Mãe Bernadete foi morta aos 72 anos, em 17 de agosto de 2023 por homens armados que invadiram sua casa. A ialorixá levou 22 tiros.

Cinco anos antes do crime, Binho do Quilombo também foi executado a tiros no mesmo território.

Segundo reportagem publicada pelo Intercept, assim como a mãe, ele também liderava uma luta contra a Naturalle, que em 2016 havia recebido uma licença municipal para ocupar o terreno de 163 hectares e construir o aterro. Dezesseis dias antes de ser morto, Binho participou de um evento na Ufba (Universidade Federal da Bahia) e denunciou os problemas da instalação do aterro próximo ao território quilombola. O evento foi organizado com o intuito de somar forças para embargar a obra.

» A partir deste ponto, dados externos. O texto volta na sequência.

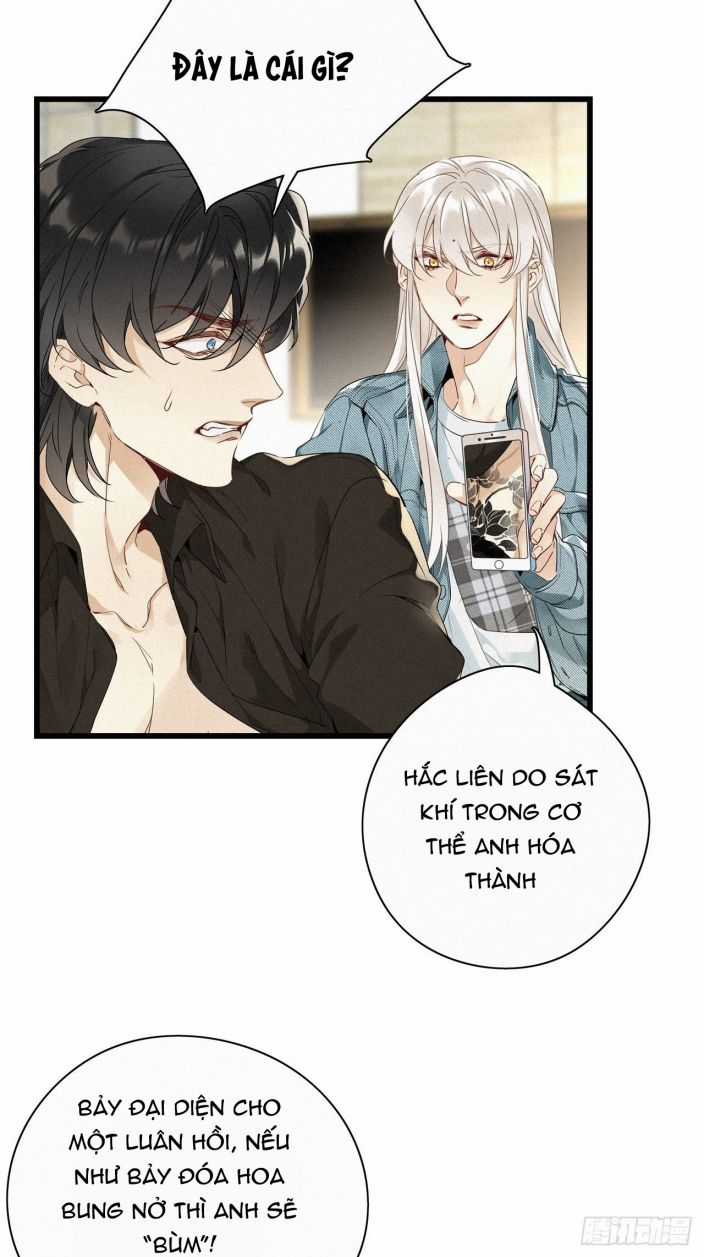 Thỉnh Quân Nhập Quẻ Chapter 15 trang 10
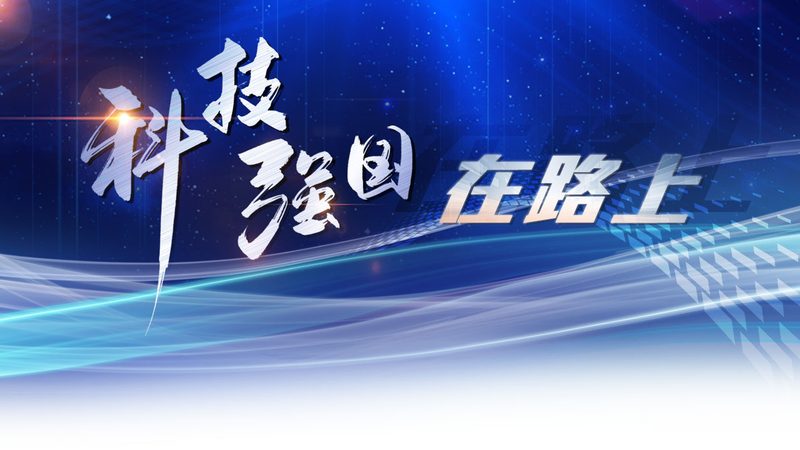 科技服务加盟适合新手吗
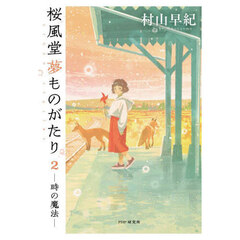 桜風堂夢ものがたり　２　時の魔法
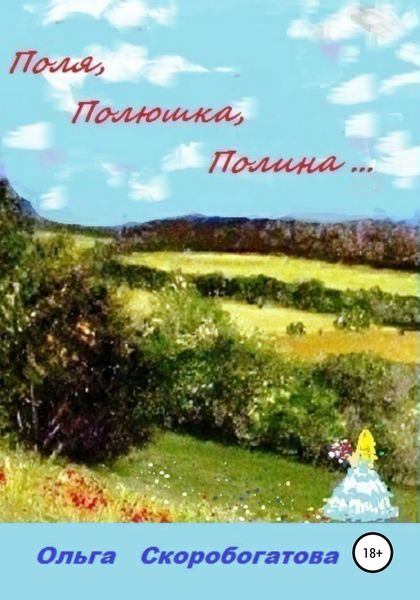 Обложка книги  «Поля, Полюшка, Полина…»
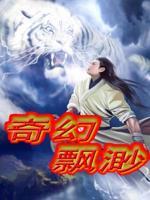 奇幻飄渺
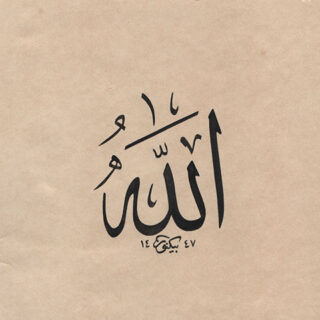 Hat Eseri Allah (c.c) (Siyah)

“Vou chamar de lixão porque eles não tiveram a ética de explicar o que era aterro para as comunidades, mas tiveram a soberania e a esperteza de ir nas comunidades tentar jogar um contra o outro e dizer: ‘olha, vai ter 100 empregos’, porque estamos vulneráveis a empregos. Mas eu não quero vender meu aipim fedendo a lixo, não. Perto de um lixão, não. Eu não quero vender meu artesanato próximo a um lixão”, disse Binho naquela ocasião.

“Não tenho nada contra a Naturalle, contra a tal empresa, apenas o comportamento, que se vê que é um comportamento que não enxerga ao povo que está ao seu redor. Ela errou nisso aí e eu tenho esse consentimento, entendeu?”, completou o líder quilombola.